The shortages are now spreading to central-processing units (CPUs). “Agentic” AI tools, which plan, reason and carry out tasks, rely more heavily on these types of chips to co-ordinate their work. Morgan Stanley, an investment bank, estimates that agentic systems require one CPU for every GPU, compared with a ratio of one to 12 for chatbot-style systems. Indeed, demand for CPUs has been so robust that it has breathed new life into Intel, which not long ago seemed to be heading for collapse. The market capitalisation of the American chipmaker, one of the leading producers of CPUs, has more than doubled over the past six months (see chart 1).
The crux of the problem is that companies along the AI supply chain are investing far less than the hyperscalers. We examined the planned capital spending this year of the 50 or so largest manufacturers of chips, chipmaking tools, servers, networking gear and cooling equipment, and how it has changed since 2024. The five hyperscalers have tripled their combined capital spending, to more than $750bn, but the hardware suppliers have increased theirs by only half, and will invest less than a third as much as the cloud giants this year (see chart 2).

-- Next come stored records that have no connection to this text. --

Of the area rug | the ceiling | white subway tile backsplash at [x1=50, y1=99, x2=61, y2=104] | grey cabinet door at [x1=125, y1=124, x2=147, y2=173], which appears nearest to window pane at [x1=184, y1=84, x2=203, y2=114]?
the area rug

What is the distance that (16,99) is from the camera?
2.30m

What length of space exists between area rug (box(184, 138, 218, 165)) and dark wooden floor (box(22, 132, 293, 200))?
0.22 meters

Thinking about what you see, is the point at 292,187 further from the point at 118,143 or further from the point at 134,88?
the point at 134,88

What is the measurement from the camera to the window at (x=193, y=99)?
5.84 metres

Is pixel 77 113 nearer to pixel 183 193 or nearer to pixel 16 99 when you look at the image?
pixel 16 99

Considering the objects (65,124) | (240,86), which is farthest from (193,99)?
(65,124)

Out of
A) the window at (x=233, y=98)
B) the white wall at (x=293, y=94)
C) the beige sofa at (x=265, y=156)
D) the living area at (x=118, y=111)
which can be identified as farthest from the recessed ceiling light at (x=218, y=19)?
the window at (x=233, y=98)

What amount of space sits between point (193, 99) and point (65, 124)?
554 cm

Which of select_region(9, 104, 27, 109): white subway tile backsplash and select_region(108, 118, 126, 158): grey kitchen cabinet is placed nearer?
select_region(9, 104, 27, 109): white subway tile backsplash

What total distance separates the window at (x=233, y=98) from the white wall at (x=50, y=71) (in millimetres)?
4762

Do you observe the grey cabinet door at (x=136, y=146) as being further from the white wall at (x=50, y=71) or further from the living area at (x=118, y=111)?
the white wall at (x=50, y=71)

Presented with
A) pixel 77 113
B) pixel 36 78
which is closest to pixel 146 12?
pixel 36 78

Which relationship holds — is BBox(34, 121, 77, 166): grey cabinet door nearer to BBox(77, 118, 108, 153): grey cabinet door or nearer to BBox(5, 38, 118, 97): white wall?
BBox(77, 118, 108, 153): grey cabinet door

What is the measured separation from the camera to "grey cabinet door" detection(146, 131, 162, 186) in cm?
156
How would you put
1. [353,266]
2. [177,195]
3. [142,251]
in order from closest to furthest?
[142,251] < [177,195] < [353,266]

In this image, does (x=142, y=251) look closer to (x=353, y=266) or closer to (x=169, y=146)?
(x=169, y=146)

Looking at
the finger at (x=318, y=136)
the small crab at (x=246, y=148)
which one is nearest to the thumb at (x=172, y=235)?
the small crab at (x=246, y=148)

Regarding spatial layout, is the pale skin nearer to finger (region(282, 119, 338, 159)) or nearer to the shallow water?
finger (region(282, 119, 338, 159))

Take TSMC, the world’s biggest contract chipmaker and the dominant supplier of cutting-edge GPUs and CPUs. Its most advanced fabs—those making chips that are five nanometres or smaller—are already running flat out.C.C. Wei, its boss, admits that supply is “very tight”, but that “there are no shortcuts”: building a new fab takes two to three years. The company plans to spend about $55bn in 2026, up by 34% from 2025; analysts expect the figure to rise to $65bn in 2027. But as a share of sales, its capital expenditure has fallen from around half in 2022 to a third this year.
TSMC’s caution has frustrated its customers. Sam Altman, OpenAI’s boss, has urged it to “just build more capacity”. Elon Musk, boss of Tesla and SpaceX, has said he will build a so-called “Terafab” with the modest ambition of churning out more processing power annually than the entire global semiconductor industry today.

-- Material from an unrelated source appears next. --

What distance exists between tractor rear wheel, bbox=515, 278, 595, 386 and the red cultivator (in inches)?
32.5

The facility, which Mr Musk has enlisted Intel to help set up, is unlikely to start production until 2028 at the earliest, and even then at a fraction of the scale envisioned. What is more, Mr Musk may struggle to get his hands on enough of the advanced machines he will need to operate it, which are also in short supply. That illustrates the mismatch that now clouds the future of AI. Improving software takes months, whereas expanding supply chains takes years. Hardware-makers are wary of over-building and being stuck with idle capacity. The craze for “tokenmaxxing” may soon be cut short.